A Google search on the baton gave interesting information: designed by a graduate from the National Institute of Design, it is a triangular section of aluminium twisted into a helix (a shape formed by a smooth curve) and then coated with coloured soils collected from all regions of India. It also had sophisticated technology going with it: an ability to capture images and sounds, a Global Positioning system (GPS) so it’s location can be tracked; embedded light emitting diodes (LEDs) that changes the colours of a country’s flag whilst in that country and a text messaging capability so people can send messages to the Baton bearers throughout the relay. The relay within the host country started once the baton was handed by Pakistan at the Wagah border and is now on its run in 28 states and seven Union territories.

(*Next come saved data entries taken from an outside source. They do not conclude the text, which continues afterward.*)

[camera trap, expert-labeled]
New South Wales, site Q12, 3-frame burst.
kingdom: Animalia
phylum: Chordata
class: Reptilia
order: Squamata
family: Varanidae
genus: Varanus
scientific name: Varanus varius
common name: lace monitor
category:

But while the run up to the Games gets its fair share of negativity with its emphasis of infrastructure support, not much is known about how much resources are being invested into the welfare of the sportspersons who would be vying for honours and medals. In fact, the sporting world in the country seems to be on a low ebb apart from the money churning cricket enterprise with charges of sexual misconduct rearing up in women’s hockey and weightlifting. Manipur’s own MC Kom who has been selected as one of the brand ambassadors for the Games has already gone on record saying that women sporting disciplines are much prone to harassment and politicking. The baton rally in its Manipur leg had its fair share of rumblings too. The Manipur Olympic Association was conspicuous by their absence and the first relay runner nearly got upstaged by someone, who wasn’t supposed to hog centre space: it did seem like a case of a desperate attempt at getting “5 seconds worth of fame”. The relay also managed to skirt through current eye sores of Imphal: the Waheng Leikai road stretch, the Nagamapal area- after all, why look at the muck and the mud? Organizers of sporting events and activities around it would also do well to devote some creativity into sport theme songs and the like. The rendition of “We shall overcome” at the Baton relay activities at Kangla did not go well with people by any stretch of imagination. The song ties in with its calls for political and civil rights but sports??
End-point:
Having said about the rumblings on the Baton rally, it must be said too that much like the welcome cool showers after a dry hot spell, it caught the imagination of the young and the old. People dressed up and waited by the roads, many went to the Kangla Fort to have a look at the goings on there but the best take was that of a confused person who asked me prior to the relay in Manipur: “I saw a sword like thing on TV that people ran with, something called Binaton rally.” It took some time to sink it. She meant the Baton Rally! And that sums up the mood in Manipur really: we get caught by the here and now.